• DESCRIPTION OF THE TASK: Convert the data below, from the line with "In this visual" through the end of the data, into a two-column CSV with the headers "prompt" and "response": one row per entry, each field quoted, and line breaks turned into spaces.

Records of scene-based questions
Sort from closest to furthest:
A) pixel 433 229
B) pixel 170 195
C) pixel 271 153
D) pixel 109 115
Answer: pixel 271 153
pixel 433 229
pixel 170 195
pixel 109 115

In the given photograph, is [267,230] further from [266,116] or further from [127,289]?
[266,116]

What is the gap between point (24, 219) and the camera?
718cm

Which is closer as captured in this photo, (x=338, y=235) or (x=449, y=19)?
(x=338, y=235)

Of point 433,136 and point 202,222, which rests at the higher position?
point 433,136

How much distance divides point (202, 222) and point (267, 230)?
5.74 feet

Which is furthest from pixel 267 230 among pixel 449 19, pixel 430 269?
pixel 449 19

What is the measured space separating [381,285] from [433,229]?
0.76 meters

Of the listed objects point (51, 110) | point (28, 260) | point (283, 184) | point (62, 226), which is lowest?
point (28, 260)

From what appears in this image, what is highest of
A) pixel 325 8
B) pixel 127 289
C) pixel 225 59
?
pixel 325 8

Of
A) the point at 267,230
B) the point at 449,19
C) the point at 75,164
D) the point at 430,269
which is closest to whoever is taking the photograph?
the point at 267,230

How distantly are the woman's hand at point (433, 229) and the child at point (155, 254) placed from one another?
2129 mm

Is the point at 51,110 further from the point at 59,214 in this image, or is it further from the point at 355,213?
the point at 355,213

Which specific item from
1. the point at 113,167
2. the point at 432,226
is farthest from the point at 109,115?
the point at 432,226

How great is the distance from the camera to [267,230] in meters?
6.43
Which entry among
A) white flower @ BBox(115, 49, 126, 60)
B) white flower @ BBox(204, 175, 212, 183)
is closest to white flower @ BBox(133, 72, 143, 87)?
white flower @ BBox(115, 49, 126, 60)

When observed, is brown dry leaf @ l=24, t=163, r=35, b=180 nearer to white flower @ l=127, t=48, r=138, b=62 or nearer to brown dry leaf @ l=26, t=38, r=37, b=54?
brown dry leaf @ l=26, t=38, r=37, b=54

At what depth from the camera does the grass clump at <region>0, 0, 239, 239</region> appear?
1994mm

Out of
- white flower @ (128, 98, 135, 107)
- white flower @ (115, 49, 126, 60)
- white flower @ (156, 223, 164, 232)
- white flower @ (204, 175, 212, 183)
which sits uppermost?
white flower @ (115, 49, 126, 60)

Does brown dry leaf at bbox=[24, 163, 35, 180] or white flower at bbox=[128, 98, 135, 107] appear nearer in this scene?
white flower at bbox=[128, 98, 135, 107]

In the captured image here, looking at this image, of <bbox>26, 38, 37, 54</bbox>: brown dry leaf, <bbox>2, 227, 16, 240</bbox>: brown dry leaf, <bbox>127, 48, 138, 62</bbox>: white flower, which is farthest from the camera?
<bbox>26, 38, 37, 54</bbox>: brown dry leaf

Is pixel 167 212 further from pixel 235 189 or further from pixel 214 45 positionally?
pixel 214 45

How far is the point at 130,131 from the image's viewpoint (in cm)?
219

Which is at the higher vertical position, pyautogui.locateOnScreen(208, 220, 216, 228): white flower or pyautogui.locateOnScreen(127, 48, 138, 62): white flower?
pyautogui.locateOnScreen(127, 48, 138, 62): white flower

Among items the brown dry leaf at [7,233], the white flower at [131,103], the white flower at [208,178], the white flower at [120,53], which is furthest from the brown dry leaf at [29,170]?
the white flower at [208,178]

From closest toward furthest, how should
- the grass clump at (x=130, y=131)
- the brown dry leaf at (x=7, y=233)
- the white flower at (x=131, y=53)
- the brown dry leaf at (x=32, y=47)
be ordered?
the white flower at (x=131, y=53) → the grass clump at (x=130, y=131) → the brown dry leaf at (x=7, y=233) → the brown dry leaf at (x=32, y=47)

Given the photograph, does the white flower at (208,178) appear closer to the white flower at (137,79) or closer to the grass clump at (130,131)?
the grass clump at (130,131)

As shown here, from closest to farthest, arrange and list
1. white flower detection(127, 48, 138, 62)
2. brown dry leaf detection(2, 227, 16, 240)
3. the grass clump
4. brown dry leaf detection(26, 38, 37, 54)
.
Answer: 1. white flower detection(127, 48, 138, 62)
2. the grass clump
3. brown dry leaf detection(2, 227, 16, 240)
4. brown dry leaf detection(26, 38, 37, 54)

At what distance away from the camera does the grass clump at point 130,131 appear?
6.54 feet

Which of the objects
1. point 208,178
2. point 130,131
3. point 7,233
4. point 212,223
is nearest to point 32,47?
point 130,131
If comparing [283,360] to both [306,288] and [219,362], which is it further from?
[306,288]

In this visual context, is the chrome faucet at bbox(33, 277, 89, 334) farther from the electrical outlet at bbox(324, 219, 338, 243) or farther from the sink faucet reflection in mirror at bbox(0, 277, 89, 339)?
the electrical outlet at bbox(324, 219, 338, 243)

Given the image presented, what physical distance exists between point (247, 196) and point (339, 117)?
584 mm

• TASK ANSWER:
prompt,response
"In this visual context, is the chrome faucet at bbox(33, 277, 89, 334) farther from the electrical outlet at bbox(324, 219, 338, 243) or farther from the sink faucet reflection in mirror at bbox(0, 277, 89, 339)?","the electrical outlet at bbox(324, 219, 338, 243)"
"Given the image presented, what physical distance exists between point (247, 196) and point (339, 117)?","584 mm"